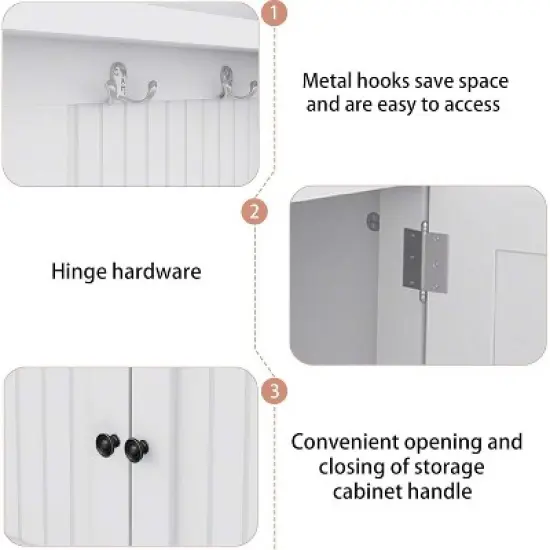 1

Metal hooks save space and are easy to access

2

Hinge hardware

3

Convenient opening and closing of storage cabinet handle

Task
Aside from the pictures, copy all of the entries exactly.

Written solution
 1

Metal hooks save space and are easy to access

2

Hinge hardware

3

Convenient opening and closing of storage cabinet handle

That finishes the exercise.